(Records of spatial reasoning questions)
>>>

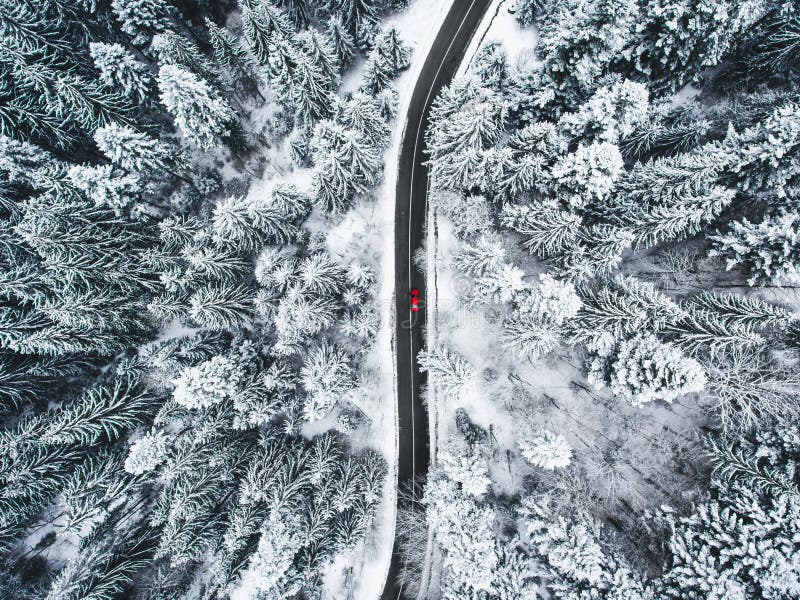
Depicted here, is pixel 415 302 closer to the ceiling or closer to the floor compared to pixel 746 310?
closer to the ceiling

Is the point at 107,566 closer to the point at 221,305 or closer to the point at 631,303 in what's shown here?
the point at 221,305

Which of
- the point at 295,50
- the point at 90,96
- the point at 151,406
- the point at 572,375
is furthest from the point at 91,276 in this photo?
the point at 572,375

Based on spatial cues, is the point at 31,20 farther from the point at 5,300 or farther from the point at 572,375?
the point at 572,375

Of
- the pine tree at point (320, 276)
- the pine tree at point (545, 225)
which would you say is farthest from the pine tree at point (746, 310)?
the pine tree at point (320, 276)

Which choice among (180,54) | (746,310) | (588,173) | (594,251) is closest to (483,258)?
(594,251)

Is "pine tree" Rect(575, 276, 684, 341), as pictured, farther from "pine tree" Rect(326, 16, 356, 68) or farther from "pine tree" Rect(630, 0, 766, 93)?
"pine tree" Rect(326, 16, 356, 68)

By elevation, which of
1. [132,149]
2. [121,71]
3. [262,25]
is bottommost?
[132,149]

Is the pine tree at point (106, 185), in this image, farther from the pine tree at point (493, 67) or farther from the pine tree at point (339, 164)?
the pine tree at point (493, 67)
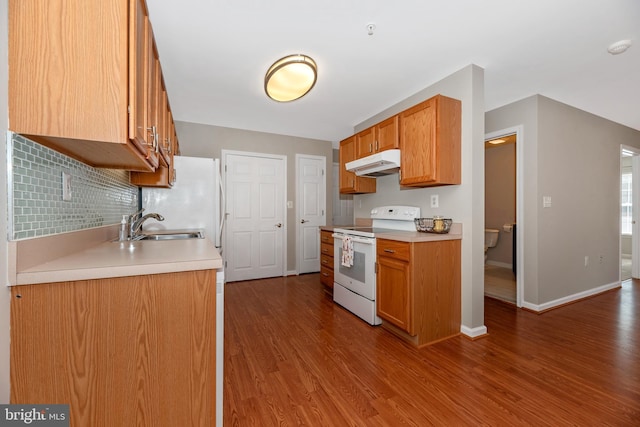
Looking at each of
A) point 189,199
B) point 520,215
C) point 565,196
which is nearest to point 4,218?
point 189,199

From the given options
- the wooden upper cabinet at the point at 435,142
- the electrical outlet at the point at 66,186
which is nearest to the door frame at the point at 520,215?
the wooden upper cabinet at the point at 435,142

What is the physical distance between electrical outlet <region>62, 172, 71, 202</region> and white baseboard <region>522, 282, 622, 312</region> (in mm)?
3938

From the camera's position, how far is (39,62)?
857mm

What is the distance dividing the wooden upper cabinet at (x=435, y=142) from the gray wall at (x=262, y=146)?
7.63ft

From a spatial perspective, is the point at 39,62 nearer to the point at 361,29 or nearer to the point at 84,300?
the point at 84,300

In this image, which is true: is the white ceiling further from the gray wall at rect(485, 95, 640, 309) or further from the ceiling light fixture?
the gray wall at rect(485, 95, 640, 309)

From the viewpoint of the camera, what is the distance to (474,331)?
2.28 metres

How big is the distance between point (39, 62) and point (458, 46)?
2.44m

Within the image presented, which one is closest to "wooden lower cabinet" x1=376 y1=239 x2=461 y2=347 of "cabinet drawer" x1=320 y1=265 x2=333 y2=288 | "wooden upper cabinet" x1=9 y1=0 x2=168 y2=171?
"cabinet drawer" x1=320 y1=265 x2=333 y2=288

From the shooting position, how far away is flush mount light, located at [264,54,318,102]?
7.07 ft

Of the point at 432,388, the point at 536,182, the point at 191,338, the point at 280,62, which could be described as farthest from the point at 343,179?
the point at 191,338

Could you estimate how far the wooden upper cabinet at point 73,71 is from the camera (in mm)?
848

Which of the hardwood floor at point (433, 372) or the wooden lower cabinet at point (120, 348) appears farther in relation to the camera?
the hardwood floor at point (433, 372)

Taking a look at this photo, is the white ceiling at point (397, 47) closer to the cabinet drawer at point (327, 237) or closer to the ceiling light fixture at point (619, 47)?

<<<

• _INSTRUCTIONS TO FOLLOW_
Repeat every record above exactly, but leave out any pictures.

• _WRITTEN REPLY_
Depicted here, is pixel 415 302 closer to the ceiling or closer to the floor compared to pixel 746 310?
closer to the ceiling

Is the point at 107,566 closer to the point at 221,305 or closer to the point at 631,303 in what's shown here?
the point at 221,305

Which of
- the point at 295,50
- the point at 90,96
- the point at 151,406
- the point at 572,375
is furthest from the point at 91,276 in this photo?
the point at 572,375

Based on spatial cues, is the point at 31,20 farther from the point at 5,300 or farther from the point at 572,375?
the point at 572,375

Of
- the pine tree at point (320, 276)
- the pine tree at point (545, 225)
which would you say is farthest from the pine tree at point (746, 310)?
the pine tree at point (320, 276)

Which choice among (180,54) | (746,310) | (588,173) | (594,251) is closest to (483,258)?
(594,251)

Is "pine tree" Rect(575, 276, 684, 341), as pictured, farther from "pine tree" Rect(326, 16, 356, 68) or farther from "pine tree" Rect(630, 0, 766, 93)?
"pine tree" Rect(326, 16, 356, 68)

By elevation, which of
1. [132,149]
2. [121,71]
3. [262,25]
is bottommost?
[132,149]

Is the pine tree at point (106, 185), in this image, farther from the pine tree at point (493, 67) or farther from the pine tree at point (339, 164)?
the pine tree at point (493, 67)
Looking at each of
A) point 189,199
B) point 520,215
C) point 565,196
which is nearest to point 4,218?
point 189,199

From the given options
- the wooden upper cabinet at the point at 435,142
- the electrical outlet at the point at 66,186
which is nearest to the door frame at the point at 520,215?
the wooden upper cabinet at the point at 435,142

What is the physical distance between electrical outlet <region>62, 172, 71, 202</region> and white baseboard <region>522, 282, 622, 312</region> (in mm)?
3938

From the camera's position, how far is (39,62)?
857mm

What is the distance dividing the wooden upper cabinet at (x=435, y=142) from the gray wall at (x=262, y=146)?
7.63ft

From a spatial perspective, is the point at 39,62 nearer to the point at 361,29 or nearer to the point at 84,300?
the point at 84,300

In this image, which is true: is the white ceiling further from the gray wall at rect(485, 95, 640, 309) or further from the ceiling light fixture?
the gray wall at rect(485, 95, 640, 309)

From the viewpoint of the camera, what is the distance to (474,331)?
2.28 metres

How big is the distance between point (39, 62) and point (458, 46)?
2.44m

Within the image presented, which one is closest to "wooden lower cabinet" x1=376 y1=239 x2=461 y2=347 of "cabinet drawer" x1=320 y1=265 x2=333 y2=288 | "wooden upper cabinet" x1=9 y1=0 x2=168 y2=171?
"cabinet drawer" x1=320 y1=265 x2=333 y2=288

From the shooting position, how far away is flush mount light, located at [264,54,318,102]?
7.07 ft

Of the point at 432,388, the point at 536,182, the point at 191,338, the point at 280,62, which could be described as farthest from the point at 343,179?
the point at 191,338

Could you estimate how far the wooden upper cabinet at point 73,71 is from the camera (in mm)?
848

Which of the hardwood floor at point (433, 372) or the wooden lower cabinet at point (120, 348) appears farther in relation to the camera?
the hardwood floor at point (433, 372)

Taking a look at this photo, is the white ceiling at point (397, 47) closer to the cabinet drawer at point (327, 237) or closer to the ceiling light fixture at point (619, 47)?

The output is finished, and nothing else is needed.